Restless Sailors Haunt The Pirates' House
Originally constructed in 1753, the Pirates' House is one of the oldest surviving structures in Georgia. Now a restaurant, this building is located only one block from the river and was once a haven for sailors and pirates. It had operated as an inn and tavern, and locals considered it one of the most dangerous places in the city. Men were regularly kidnapped after drinking too much, then forced into a life on the high seas. There is a tunnel beneath the building that goes out to the river; it was used to sneak unconscious men out of the building.
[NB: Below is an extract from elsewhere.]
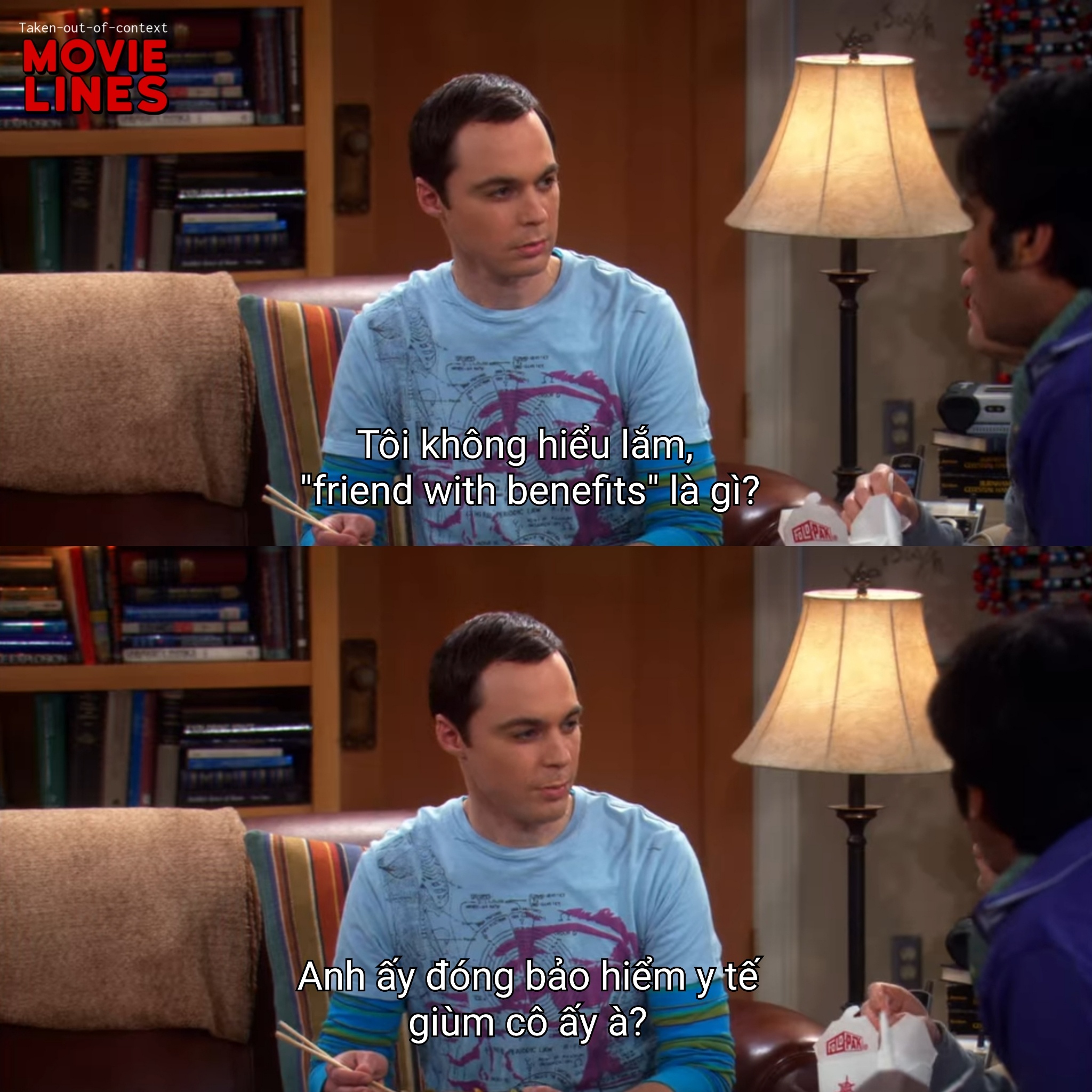 Tập này Sheldon dễ... - Movie Lines Taken Out Of Context | Facebook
Slayings weren't uncommon at the inn, and fights were as plentiful as drinks during its heyday.
There are many reports of paranormal activity at this place. Some staff have reportedly seen the ghosts of sailors staring them in the face, while others claim mysterious shadows move around in the building. Strange footsteps and other auditory phenomena are also common. One story - though now debunked - tells the tale of how Captain Flint, inspiration for the novel Treasure Island, was slain at the inn.
A Civil War Soldier Wakes Guests At Hamilton-Turner Inn
The Hamilton-Turner Inn is probably most famous for being the setting of the classic novel Midnight in the Garden of Good and Evil, but the evil here isn't just fiction. The house is reportedly haunted by the ghost of a Confederate soldier known to wake up guests in the middle of the night by knocking on their doors.
Plenty of people have gone on the record to speak about their paranormal experiences at the inn, including one woman who claims to have found a massive blood stain in one of the closets. Strange noises are abundant, and one man who attempted to squat in the once-abandoned and dilapidated building reported feeling an eerie presence in the house.
A Girl In White Appears At The Eliza Thompson House
The Eliza Thompson House was originally built in 1847, and some of the visitors from that time period could still be seen today. Sightings of a ghostly young girl in the halls are relatively common, and a Confederate soldier allegedly makes appearances in one of the upstairs windows.
Hotel staff aren't sure if these stories are true or not, but the reports are certainly creepy enough to consider.